Évidemment c’était une gageure d’adapter « Le parfum », beau roman de Patrick Süskin et succès mondial de librairie, ce dernier lâchant enfin les droits en raison de la forte insistance de son compatriote, le producteur Bernd Eichinger – producteur du douteux « La chute » -, avec ce film « Le parfum, histoire d’un meurtrier ». On le sait Stanley Kubrick, Milos Forman, Steven Spielberg, Martin Scorsese, Ridley Scott, Tim Burton, sans oublier Patrice Leconte – que la réussite du « Mari de la coiffeuse » pouvait légitimer -. On se demande ce que fait ici le tâcheron Tom Tykwer dans cette entreprise– du moins avec le souvenir de « Cours, Lola, cours », et qui participe en prime à la sirupeuse du film. On découvre donc le destin de Jean-Baptiste Grenouille, né en 1744 d’une femme accouchant et abandonnant son enfant dans un marché aux poissons. Heureusement pour lui, il a un sens très fort de la survie et un odorat hors du commun. Vendu par un orphelinat à une tannerie, il livre un jour des peaux à un célèbre parfumeur. Il va chercher à s’imposer pour arriver à finaliser son obsession, conserver le parfum des femmes… Malgré une débauche de moyens, il n’arrive qu’à une veine illustrative, sans susciter aucune émotion.
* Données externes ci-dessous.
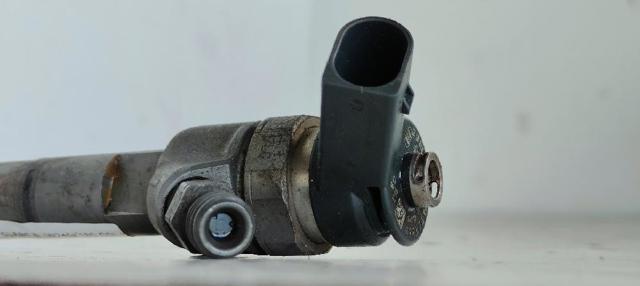 MERCEDES A6400700787 Inyector  en stock Salamanca
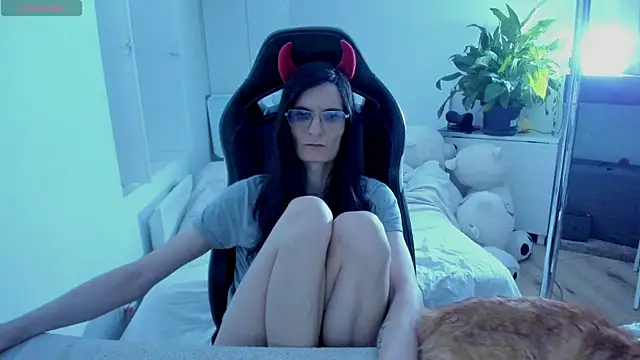 CeriseLapine online show from March 12, 2025, 7:06 pm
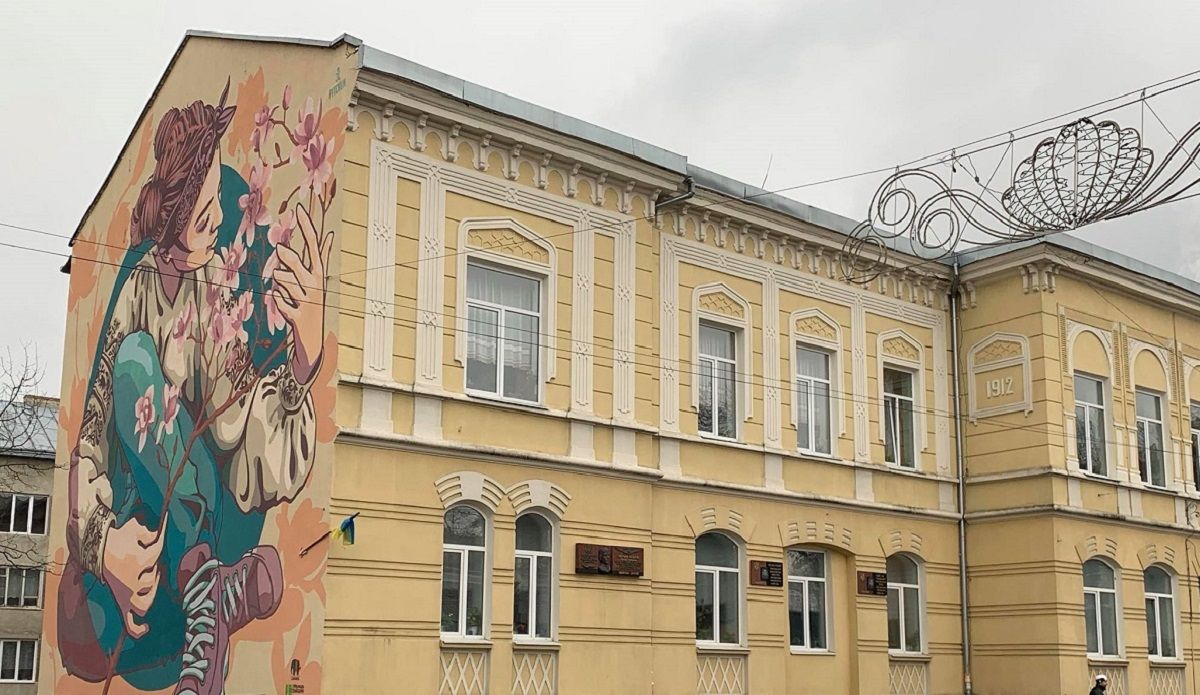 Матір 13-річного ліцеїста зі Стрия оштрафували за шантаж та булінг однокласниці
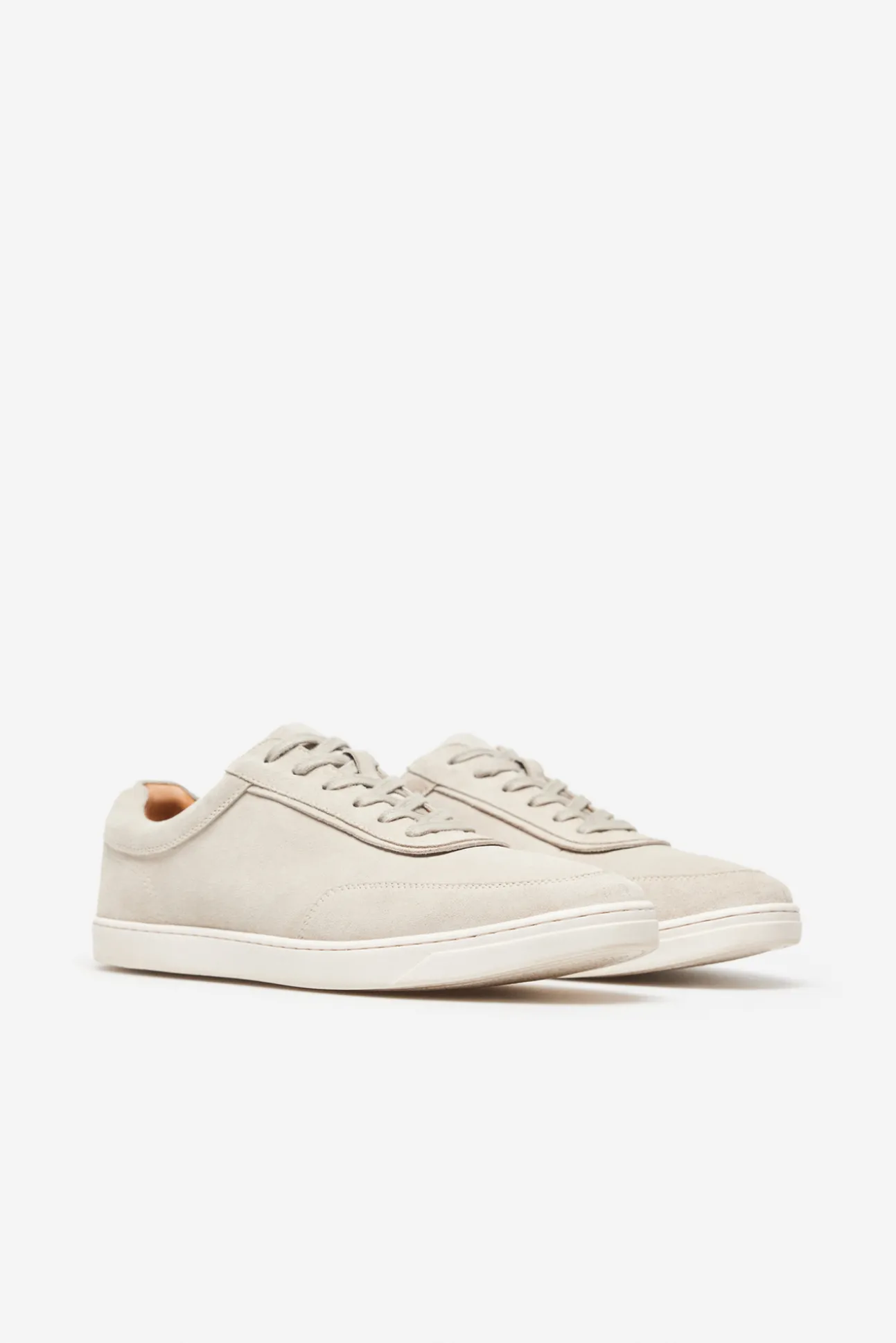 Zapatilla Tipo Basket Piel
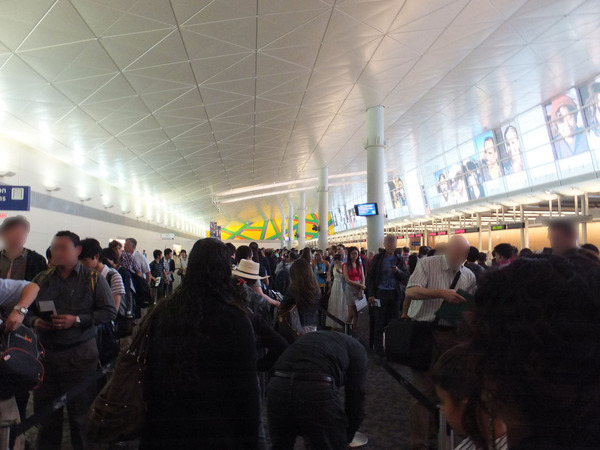 DFW 入国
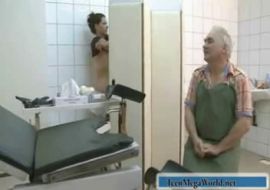 Он хочет трахнут его сестру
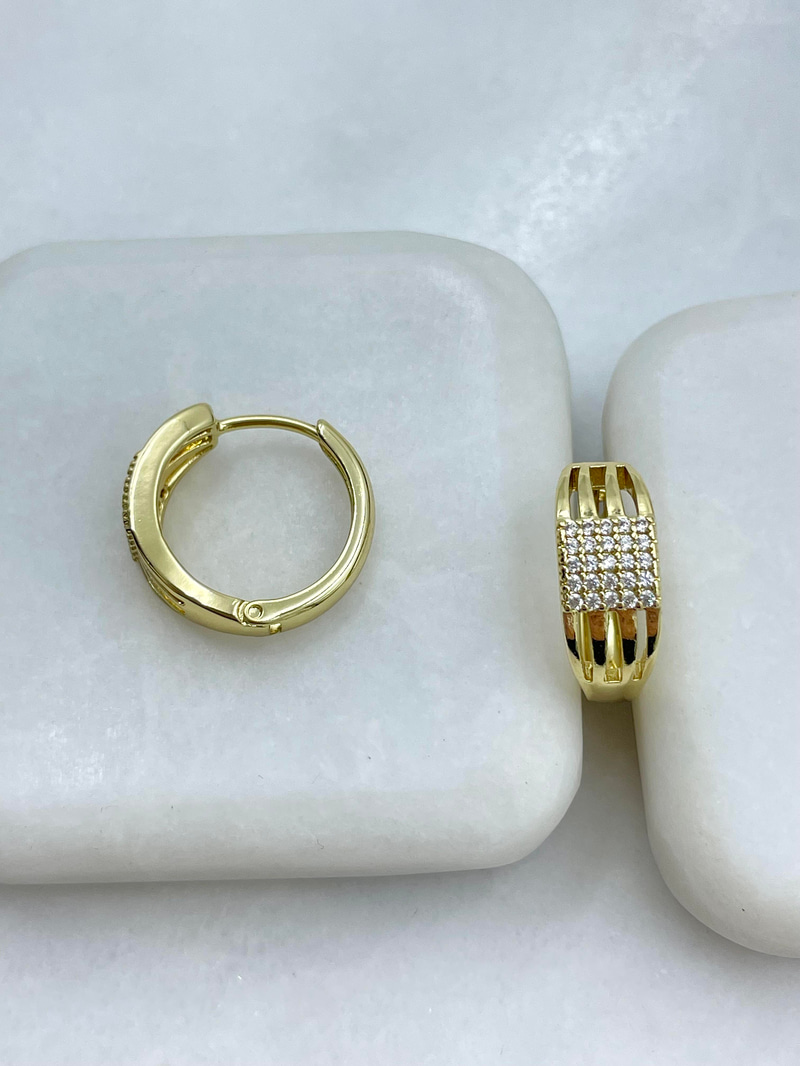 Özel Seri Dörtlü Görünüm Gömme Taşlı Küpe Gold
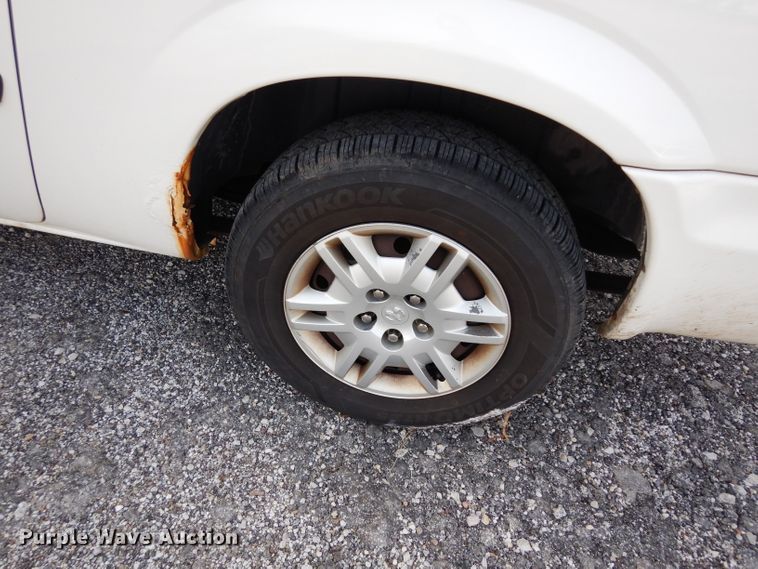 image for item DE4301 2005 Dodge Grand Caravan van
Je dois confesser ici un ennui profond. Avec le souvenir de la lecture lointain mais persistant du livre, on finit par faire des allers-retours avec les deux œuvres, histoire de se lamenter un peu. On déplore une figuration particulièrement statique, au mieux cela figure un champ d’oignons. La reconstitution est ici compassée et on ne retrouve aucun souffle, aucune vie, même dans un champ de lavande. Tout ici sent le « Matte painting » à plein nez ! (arf, arf). On pouvait attendre mieux, que certaines ellipses, notamment la scène où Grenouille devient ermite dans sa grotte, traitée ici de manière particulièrement anecdotique. Le réalisateur voulant sans doute jouer sur le réalisme, confine sa restitution dans le misérabilisme.
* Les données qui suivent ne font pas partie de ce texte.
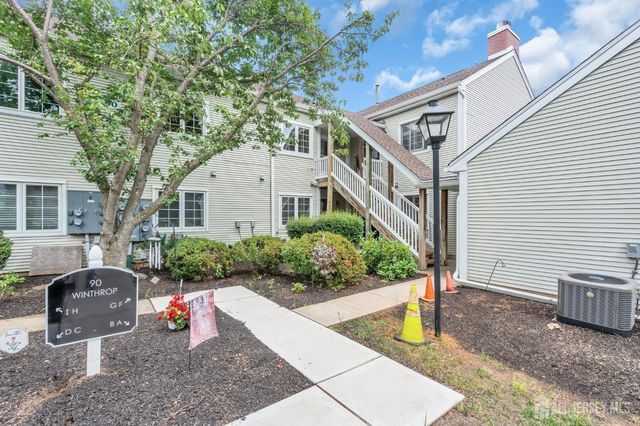 90 Winthrop Road, Monroe, NJ 08831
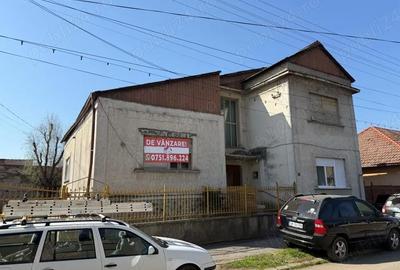 Casă cu 5 camere cu Teren 505 Mp în Central - 2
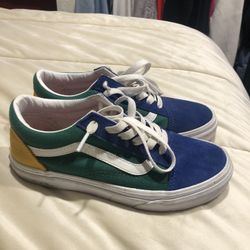 Vans 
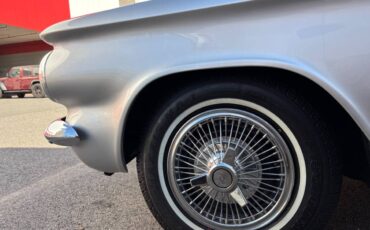 Chevrolet-corvair-monza-1963-silver-6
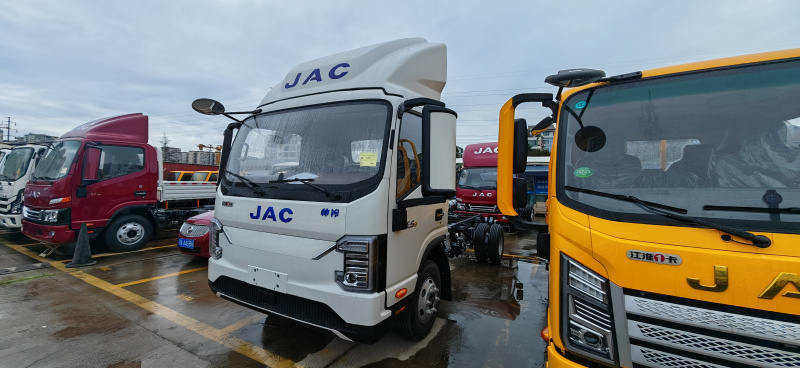 江淮新能源 厢车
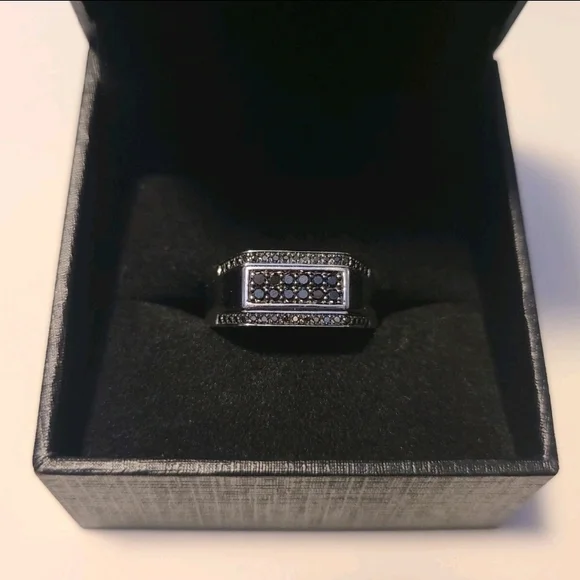 Men's Silver and Black Ring - Picture 3 of 5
Dustin Hoffman & Ben Whishaw
L’ensemble finit par sombrer dans le grotesque, on finit par ricaner, à voir la mort implacable des personnes quittant notre Grenouillot. Le réalisateur multiplie les maniérismes, des plans de petit malin d’introspection nasale, ou la caméra placée à l’intérieur d’une distillerie, avec des ralentis poussifs ou des accélérations soudaines. C’est un aveu patent d’impuissance à animer l’aseptisation générale dans ce musée Grévin boursouflé. Certes traduire le sens olfactif à l’écran était compliqué, la littérature de Süskin avait un fort potentiel de suggestion. Mais tout ici est vain, le réalisateur échouant lamentablement ici, le frémissement des narines grenouillettes, et une bande-son exacerbée confinant au grotesque. Mais on pouvait espérer au moins un peu de sensualité, même le pataud « Chocolat » de Lars Hallström était plus évocateur. Quant au morceau de bravoure final attendu, c’est un sommet de fadeur. La direction d’acteur laisse à désirer, Dustin Hoffman en roue libre dans le rôle de Baldini, parfumeur poudré à la ramasse, arrive un peu à tromper notre ennui, la présence butée de l’Anglais Ben Whishaw, n’est pas idéale pour avoir de l’empathie avec personnage, la belle allemande Corinna Harfouch fait de la figuration intelligente dans le rôle de Mme Arnulfi, Sarah Forestier ne fait que trépasser. Et Rachel Hurd-Wood, sorte de clone de Franka Potente dans « Cours, manque sérieusement de charisme, le réalisateur semble faire une fixette sur les Lolita à cheveux rouges, au moins il se fait plaisir… Seul Alan Rickman, en père possessif arrive à tirer un peu son épingle du jeu avec autorité. Autre écueil l’utilisation de John Hurt comme récitant. Pourquoi pas se servir de la voix-off comme rustines aux faiblesses du scénario, le comédien anglais pouvant formidablement évoquer certaines émotions. Le problème est que Hurt était aussi le récitant de « Dogville » et « Manderlay », œuvres audacieuses et stylisées du grand manipulateur Lars Von Trier. Le souvenir de la narration de ces deux films, ne font que souligner la platitude de l’ensemble. A noter que Jacques Perrin est le récitant français. Nous ne sommes pas loin d’un désartre. Mais le film semble avoir ses fans, notamment en Allemagne où il triomphe.